- TASK BRIEF:
Nothing but the lines from the one that contains "Of the presented items" through the end of the listing should appear, set down exactly.

(Stored dataset items)
***

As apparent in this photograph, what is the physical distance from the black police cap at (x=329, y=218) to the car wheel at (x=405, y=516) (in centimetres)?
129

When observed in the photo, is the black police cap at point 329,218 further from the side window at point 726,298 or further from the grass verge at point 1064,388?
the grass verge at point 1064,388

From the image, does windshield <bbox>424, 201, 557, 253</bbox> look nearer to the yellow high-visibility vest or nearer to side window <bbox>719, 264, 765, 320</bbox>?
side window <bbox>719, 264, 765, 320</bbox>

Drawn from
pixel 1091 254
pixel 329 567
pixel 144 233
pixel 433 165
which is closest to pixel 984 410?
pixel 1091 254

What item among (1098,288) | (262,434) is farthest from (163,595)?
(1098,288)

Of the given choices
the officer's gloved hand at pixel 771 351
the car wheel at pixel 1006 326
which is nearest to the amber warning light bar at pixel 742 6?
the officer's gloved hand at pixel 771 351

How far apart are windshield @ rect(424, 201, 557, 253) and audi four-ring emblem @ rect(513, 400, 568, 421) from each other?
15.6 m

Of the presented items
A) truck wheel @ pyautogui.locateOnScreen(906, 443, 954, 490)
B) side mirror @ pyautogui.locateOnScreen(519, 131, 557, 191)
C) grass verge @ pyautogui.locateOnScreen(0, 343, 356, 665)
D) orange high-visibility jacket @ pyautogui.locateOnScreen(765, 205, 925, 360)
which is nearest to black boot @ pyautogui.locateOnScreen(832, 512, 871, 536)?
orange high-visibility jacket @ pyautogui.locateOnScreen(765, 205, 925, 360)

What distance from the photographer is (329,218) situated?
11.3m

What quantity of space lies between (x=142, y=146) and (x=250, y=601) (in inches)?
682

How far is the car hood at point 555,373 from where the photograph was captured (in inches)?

***

- ANSWER TO THIS TASK:
Of the presented items
A) truck wheel @ pyautogui.locateOnScreen(906, 443, 954, 490)
B) side mirror @ pyautogui.locateOnScreen(519, 131, 557, 191)
C) grass verge @ pyautogui.locateOnScreen(0, 343, 356, 665)
D) orange high-visibility jacket @ pyautogui.locateOnScreen(765, 205, 925, 360)
which is nearest to black boot @ pyautogui.locateOnScreen(832, 512, 871, 536)?
orange high-visibility jacket @ pyautogui.locateOnScreen(765, 205, 925, 360)

What distance from the photographer is (329,218) situated?
11.3m

What quantity of space lies between (x=142, y=146) and (x=250, y=601) (in inches)?
682

How far is the car hood at point 555,373 from where the photograph was captured (in inches)?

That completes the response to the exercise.